Extract to read:
--
Crisis? What Crisis? part 1 – blinded by ideology

cameronOne of the very few things that has made me smile in the whole Brexit debacle has been the leader writers and columnists of the financial press, including the ‘Financial Times’ and ‘The Economist’.  Brexit is almost universally regarded by these people as a disaster and some have blamed David Cameron for being a reckless gambler and bringing them to their current predicament.

Yet it is these same commentators, who represent some of the most class conscious spokespeople for capitalism, who supported the Tories in the last election and who, when they did so, supported the only people who could make this whole disaster for them possible.  It is normal for these self-regarding experts, who prize their analytical capacity and steely objectivity, to damn the Left in any of its forms for being ideologically driven but in this case it is abundantly clear that they have been blinded by the own ideology.  If Cameron gambled, they gambled on the gambler – one derivative they shouldn’t have bought.
--
Task description: Reproduce the passage of the Brexit commentary from "Yet it is these" to "shouldn’t have bought.". The material after this point can be left aside.

Data:
--
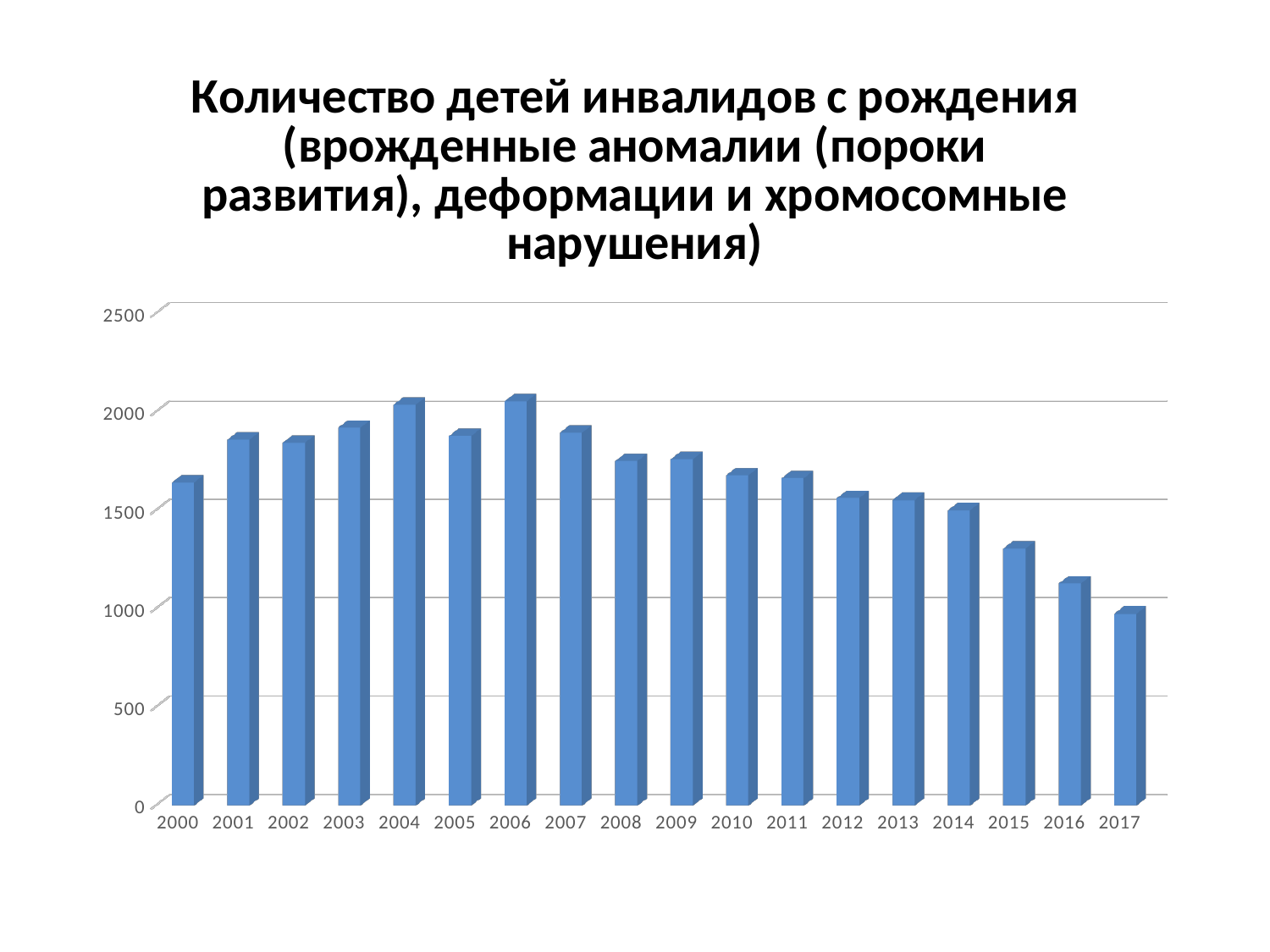
How many years are shown on the x axis of the chart? 18 Is the value for 2000 greater or less than 1500? greater What kind of chart is shown on the slide? bar chart Do the values rise or fall from 2007 to 2017? fall What is the first year shown on the x axis of the chart? 2000 Which year has the lowest value in the chart? 2017 Is the value for 2016 greater or less than 1000? greater Which year has the larger value, 2000 or 2001? 2001 Is the value for 2015 greater or less than 1500? less Which year has the larger value, 2015 or 2016? 2015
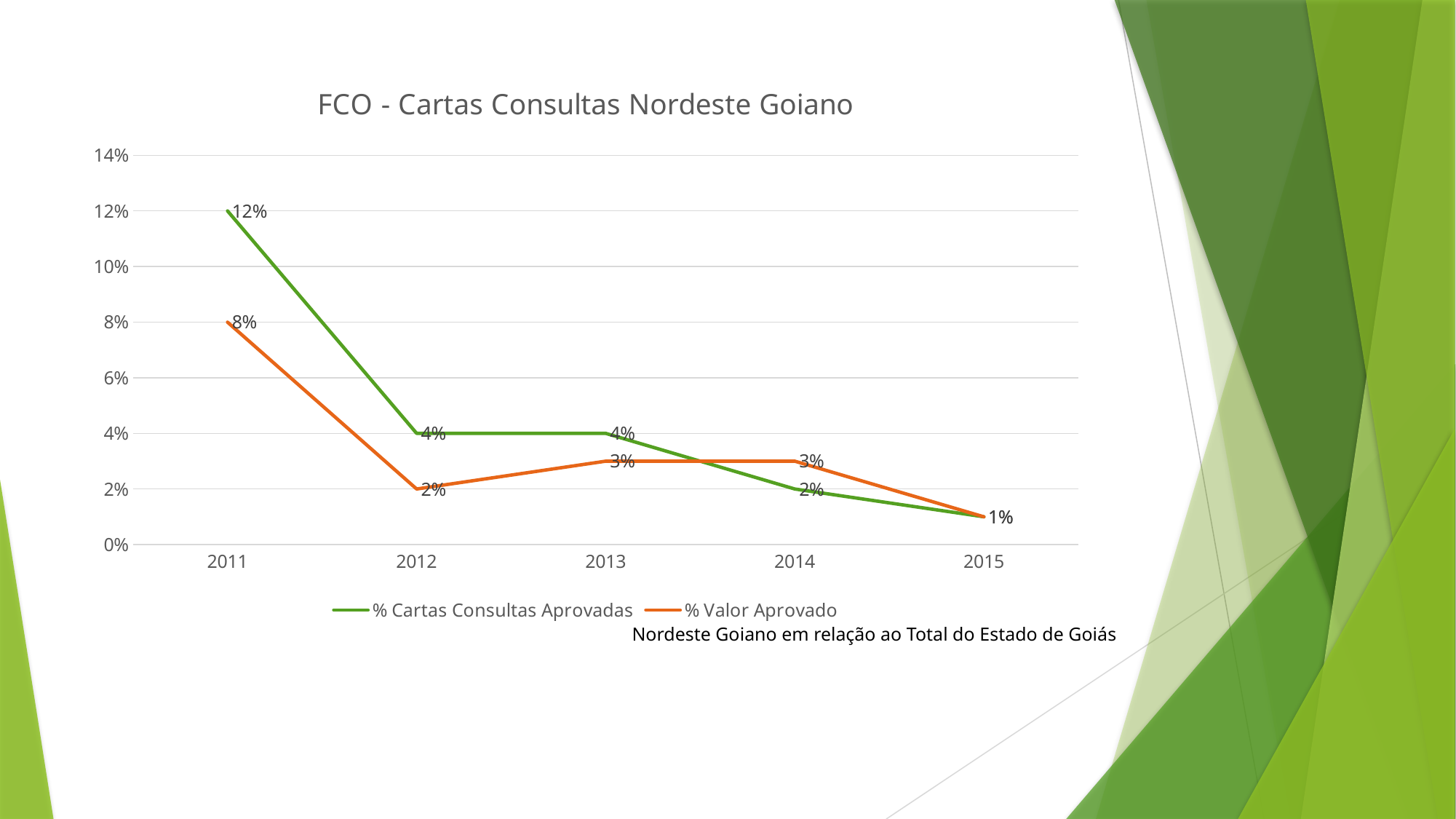
What kind of chart is shown on the slide? Line chart In 2014, which series has the larger value, % Cartas Consultas Aprovadas or % Valor Aprovado? % Valor Aprovado What is the title of the chart? FCO - Cartas Consultas Nordeste Goiano How many years are plotted along the x axis? 5 In which year is % Cartas Consultas Aprovadas highest? 2011 What is the value of % Valor Aprovado in 2011? 8% What is the value of % Cartas Consultas Aprovadas in 2011? 12% What is the difference between % Cartas Consultas Aprovadas and % Valor Aprovado in 2011? 4 percentage points What is the value of % Valor Aprovado in 2013? 3% Does % Cartas Consultas Aprovadas generally rise or fall from 2011 to 2015? Fall How many series does the legend list? 2 What is the value of % Cartas Consultas Aprovadas in 2014? 2%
--
Expected output:
Yet it is these same commentators, who represent some of the most class conscious spokespeople for capitalism, who supported the Tories in the last election and who, when they did so, supported the only people who could make this whole disaster for them possible.  It is normal for these self-regarding experts, who prize their analytical capacity and steely objectivity, to damn the Left in any of its forms for being ideologically driven but in this case it is abundantly clear that they have been blinded by the own ideology.  If Cameron gambled, they gambled on the gambler – one derivative they shouldn’t have bought.